▶ **REQUIREMENTS**
Copy the rows word for word, beginning at the line that contains "How much distance separates" and continuing through the end of the rows.

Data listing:
-- BEGIN --

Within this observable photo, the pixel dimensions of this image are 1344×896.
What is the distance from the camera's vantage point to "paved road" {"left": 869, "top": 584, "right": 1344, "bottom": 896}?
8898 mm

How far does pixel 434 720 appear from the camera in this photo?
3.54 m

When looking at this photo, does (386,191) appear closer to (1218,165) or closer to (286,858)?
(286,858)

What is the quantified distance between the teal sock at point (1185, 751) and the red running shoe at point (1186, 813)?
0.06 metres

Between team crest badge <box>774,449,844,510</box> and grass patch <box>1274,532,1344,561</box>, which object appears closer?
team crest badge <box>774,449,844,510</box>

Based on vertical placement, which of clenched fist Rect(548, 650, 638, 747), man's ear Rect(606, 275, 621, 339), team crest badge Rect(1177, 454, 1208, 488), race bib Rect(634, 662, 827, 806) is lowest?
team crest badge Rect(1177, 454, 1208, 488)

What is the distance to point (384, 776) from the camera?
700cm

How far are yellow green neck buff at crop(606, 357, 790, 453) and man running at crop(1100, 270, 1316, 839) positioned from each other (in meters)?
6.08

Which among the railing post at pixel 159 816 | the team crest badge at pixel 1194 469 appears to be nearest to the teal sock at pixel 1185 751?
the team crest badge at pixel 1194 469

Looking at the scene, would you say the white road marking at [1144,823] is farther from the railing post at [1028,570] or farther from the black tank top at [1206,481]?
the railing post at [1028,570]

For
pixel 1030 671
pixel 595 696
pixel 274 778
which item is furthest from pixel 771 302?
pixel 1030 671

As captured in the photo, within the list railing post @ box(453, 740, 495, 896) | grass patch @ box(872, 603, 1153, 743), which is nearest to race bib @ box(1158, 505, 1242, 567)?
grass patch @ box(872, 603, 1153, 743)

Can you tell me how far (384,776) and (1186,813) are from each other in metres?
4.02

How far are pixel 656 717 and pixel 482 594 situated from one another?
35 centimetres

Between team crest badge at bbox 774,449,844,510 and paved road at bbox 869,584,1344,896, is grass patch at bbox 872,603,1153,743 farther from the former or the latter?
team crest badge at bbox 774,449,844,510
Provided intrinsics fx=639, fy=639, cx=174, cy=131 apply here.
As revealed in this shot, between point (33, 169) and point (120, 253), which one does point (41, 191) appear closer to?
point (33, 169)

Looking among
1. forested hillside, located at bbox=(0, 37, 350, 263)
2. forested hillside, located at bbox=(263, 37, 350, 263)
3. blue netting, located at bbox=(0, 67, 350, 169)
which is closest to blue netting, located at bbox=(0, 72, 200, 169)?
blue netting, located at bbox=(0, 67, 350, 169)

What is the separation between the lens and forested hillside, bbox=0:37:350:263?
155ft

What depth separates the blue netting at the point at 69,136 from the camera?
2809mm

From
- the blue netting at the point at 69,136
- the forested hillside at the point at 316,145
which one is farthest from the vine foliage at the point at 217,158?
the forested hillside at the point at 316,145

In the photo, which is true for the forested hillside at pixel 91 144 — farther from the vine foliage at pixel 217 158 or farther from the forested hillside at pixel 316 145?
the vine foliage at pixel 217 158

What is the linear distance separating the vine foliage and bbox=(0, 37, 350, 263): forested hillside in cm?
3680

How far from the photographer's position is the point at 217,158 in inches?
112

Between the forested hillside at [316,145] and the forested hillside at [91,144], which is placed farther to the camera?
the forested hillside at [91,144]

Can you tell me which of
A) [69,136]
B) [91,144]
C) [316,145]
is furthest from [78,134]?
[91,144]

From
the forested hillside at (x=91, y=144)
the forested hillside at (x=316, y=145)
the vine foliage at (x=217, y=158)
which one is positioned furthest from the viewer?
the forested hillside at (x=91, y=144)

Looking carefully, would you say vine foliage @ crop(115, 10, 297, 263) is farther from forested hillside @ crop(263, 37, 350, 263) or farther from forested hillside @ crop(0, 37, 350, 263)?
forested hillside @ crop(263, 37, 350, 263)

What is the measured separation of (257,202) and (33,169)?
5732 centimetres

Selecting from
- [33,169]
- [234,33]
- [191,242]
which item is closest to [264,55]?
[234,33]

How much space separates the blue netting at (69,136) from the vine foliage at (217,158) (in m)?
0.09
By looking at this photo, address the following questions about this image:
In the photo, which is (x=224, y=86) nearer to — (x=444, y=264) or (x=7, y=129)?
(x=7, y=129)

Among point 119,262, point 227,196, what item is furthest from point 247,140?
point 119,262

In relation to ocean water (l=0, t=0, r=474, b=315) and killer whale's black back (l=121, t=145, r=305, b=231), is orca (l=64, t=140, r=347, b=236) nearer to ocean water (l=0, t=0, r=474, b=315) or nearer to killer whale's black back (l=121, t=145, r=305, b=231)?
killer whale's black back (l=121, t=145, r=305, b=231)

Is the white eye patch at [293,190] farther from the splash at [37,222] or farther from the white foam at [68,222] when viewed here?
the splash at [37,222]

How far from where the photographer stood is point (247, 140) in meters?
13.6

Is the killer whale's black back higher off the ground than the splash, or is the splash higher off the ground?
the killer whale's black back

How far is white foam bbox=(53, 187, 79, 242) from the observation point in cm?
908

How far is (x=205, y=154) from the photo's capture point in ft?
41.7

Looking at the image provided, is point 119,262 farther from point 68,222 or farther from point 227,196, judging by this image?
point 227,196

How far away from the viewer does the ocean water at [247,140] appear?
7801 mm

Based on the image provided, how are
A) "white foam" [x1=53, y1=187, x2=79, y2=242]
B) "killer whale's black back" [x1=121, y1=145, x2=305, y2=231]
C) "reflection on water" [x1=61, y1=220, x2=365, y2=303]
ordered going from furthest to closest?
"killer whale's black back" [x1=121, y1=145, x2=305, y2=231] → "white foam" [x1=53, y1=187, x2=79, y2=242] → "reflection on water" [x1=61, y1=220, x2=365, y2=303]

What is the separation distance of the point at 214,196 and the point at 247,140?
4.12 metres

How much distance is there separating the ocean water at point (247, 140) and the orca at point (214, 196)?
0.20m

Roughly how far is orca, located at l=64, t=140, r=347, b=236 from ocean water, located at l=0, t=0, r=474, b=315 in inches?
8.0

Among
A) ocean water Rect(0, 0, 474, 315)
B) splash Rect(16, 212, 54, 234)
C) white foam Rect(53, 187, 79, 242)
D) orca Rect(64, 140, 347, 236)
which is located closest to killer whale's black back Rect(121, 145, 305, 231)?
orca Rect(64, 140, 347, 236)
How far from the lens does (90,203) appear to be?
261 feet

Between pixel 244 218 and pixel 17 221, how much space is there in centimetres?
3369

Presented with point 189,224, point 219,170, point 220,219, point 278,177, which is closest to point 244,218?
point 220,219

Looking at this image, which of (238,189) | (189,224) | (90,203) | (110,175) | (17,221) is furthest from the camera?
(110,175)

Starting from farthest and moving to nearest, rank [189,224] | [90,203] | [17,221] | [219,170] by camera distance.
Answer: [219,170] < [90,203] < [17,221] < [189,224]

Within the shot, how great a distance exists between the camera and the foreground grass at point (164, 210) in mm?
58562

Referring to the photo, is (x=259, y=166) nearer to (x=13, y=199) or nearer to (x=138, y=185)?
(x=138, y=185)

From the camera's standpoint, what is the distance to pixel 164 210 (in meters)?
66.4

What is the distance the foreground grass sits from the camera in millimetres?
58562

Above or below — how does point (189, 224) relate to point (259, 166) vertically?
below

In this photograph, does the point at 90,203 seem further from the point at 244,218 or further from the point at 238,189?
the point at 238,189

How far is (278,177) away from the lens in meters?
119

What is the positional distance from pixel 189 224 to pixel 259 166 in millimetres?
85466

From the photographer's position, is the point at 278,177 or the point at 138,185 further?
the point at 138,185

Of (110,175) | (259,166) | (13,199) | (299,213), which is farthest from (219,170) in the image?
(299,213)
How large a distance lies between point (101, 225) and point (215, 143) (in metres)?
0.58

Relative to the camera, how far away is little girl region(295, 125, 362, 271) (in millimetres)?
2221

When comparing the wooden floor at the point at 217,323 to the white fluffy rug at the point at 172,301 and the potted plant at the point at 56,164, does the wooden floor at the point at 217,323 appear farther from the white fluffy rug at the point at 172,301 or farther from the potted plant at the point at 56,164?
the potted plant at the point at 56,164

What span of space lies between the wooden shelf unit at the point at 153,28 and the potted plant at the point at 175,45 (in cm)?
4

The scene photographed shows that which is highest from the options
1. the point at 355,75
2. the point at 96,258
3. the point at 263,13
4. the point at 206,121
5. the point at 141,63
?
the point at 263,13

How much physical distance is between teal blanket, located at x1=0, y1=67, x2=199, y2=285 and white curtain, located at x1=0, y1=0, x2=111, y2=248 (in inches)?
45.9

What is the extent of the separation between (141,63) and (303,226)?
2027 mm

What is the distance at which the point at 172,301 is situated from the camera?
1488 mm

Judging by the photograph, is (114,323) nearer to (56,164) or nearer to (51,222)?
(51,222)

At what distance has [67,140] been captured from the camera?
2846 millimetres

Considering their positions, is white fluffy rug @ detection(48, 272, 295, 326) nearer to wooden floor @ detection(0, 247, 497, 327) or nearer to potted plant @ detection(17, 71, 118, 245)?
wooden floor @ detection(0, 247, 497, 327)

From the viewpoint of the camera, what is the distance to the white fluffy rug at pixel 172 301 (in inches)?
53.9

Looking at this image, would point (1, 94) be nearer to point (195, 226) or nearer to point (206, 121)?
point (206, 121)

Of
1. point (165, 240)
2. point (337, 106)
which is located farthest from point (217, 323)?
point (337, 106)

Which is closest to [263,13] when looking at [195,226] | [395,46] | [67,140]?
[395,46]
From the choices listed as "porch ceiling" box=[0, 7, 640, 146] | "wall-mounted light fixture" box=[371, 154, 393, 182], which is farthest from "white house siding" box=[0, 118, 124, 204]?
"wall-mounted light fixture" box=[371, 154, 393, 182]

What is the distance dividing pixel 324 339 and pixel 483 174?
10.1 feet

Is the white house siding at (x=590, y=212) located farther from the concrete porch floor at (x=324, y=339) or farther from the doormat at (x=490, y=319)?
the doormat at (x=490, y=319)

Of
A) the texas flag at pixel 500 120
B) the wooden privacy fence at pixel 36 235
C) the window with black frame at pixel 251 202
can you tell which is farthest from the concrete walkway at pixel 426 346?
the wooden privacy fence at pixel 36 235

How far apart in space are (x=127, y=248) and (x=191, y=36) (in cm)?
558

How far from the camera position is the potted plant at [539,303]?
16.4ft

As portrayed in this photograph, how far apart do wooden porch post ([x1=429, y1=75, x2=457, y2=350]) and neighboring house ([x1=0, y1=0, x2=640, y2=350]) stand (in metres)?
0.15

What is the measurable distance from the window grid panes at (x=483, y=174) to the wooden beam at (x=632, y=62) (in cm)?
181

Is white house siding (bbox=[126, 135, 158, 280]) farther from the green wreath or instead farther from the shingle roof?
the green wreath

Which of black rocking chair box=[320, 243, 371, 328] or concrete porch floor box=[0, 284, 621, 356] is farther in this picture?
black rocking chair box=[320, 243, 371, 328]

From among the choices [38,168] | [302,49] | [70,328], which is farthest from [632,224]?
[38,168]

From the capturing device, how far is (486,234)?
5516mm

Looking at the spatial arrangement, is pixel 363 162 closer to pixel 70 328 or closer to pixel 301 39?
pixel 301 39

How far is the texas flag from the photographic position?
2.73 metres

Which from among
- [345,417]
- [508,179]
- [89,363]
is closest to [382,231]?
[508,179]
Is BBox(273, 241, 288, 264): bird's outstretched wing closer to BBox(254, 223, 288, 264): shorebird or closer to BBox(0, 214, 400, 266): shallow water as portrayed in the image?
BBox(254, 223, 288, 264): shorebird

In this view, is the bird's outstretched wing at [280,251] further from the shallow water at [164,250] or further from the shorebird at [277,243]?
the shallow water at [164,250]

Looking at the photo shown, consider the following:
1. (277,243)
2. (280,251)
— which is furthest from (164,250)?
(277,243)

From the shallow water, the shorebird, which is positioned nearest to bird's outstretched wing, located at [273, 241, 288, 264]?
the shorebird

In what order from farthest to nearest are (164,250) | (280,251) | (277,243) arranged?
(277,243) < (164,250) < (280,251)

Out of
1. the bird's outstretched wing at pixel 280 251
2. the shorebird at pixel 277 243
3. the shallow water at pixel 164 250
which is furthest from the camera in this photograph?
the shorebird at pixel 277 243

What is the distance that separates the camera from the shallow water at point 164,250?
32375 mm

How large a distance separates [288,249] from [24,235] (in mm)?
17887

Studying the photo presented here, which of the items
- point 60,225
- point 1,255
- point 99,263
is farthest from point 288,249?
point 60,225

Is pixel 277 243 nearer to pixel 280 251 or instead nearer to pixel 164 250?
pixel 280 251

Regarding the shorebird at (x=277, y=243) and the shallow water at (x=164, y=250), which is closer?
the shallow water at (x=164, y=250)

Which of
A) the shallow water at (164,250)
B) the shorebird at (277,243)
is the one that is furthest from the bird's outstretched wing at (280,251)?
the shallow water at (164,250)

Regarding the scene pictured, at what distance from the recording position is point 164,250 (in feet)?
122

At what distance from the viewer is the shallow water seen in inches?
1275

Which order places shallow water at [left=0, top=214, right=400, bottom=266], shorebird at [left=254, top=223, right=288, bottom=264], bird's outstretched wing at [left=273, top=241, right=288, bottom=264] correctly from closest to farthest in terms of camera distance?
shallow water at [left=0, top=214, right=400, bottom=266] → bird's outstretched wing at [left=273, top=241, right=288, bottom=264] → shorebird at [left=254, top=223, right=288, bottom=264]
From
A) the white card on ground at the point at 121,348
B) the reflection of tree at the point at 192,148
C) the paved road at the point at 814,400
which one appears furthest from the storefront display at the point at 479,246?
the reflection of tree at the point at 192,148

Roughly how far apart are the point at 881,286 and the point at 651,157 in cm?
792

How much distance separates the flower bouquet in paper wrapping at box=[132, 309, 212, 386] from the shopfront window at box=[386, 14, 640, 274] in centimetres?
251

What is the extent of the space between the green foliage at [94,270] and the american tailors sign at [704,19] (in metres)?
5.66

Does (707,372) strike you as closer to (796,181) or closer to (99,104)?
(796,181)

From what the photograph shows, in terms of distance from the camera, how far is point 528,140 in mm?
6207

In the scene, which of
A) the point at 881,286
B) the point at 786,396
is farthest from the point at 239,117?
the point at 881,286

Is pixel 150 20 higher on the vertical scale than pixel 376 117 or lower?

-- END --

▶ **SOLUTION**
How much distance separates the flower bouquet in paper wrapping at box=[132, 309, 212, 386] from the shopfront window at box=[386, 14, 640, 274] in centimetres?
251

What is the extent of the space between the green foliage at [94,270] and the american tailors sign at [704,19] (in metres)?
5.66

Does (707,372) strike you as closer to (796,181) or closer to (99,104)?
(796,181)

From what the photograph shows, in terms of distance from the camera, how far is point 528,140 in mm?
6207

In the scene, which of
A) the point at 881,286
B) the point at 786,396
is farthest from the point at 239,117?
the point at 881,286

Is pixel 150 20 higher on the vertical scale than pixel 376 117 or lower?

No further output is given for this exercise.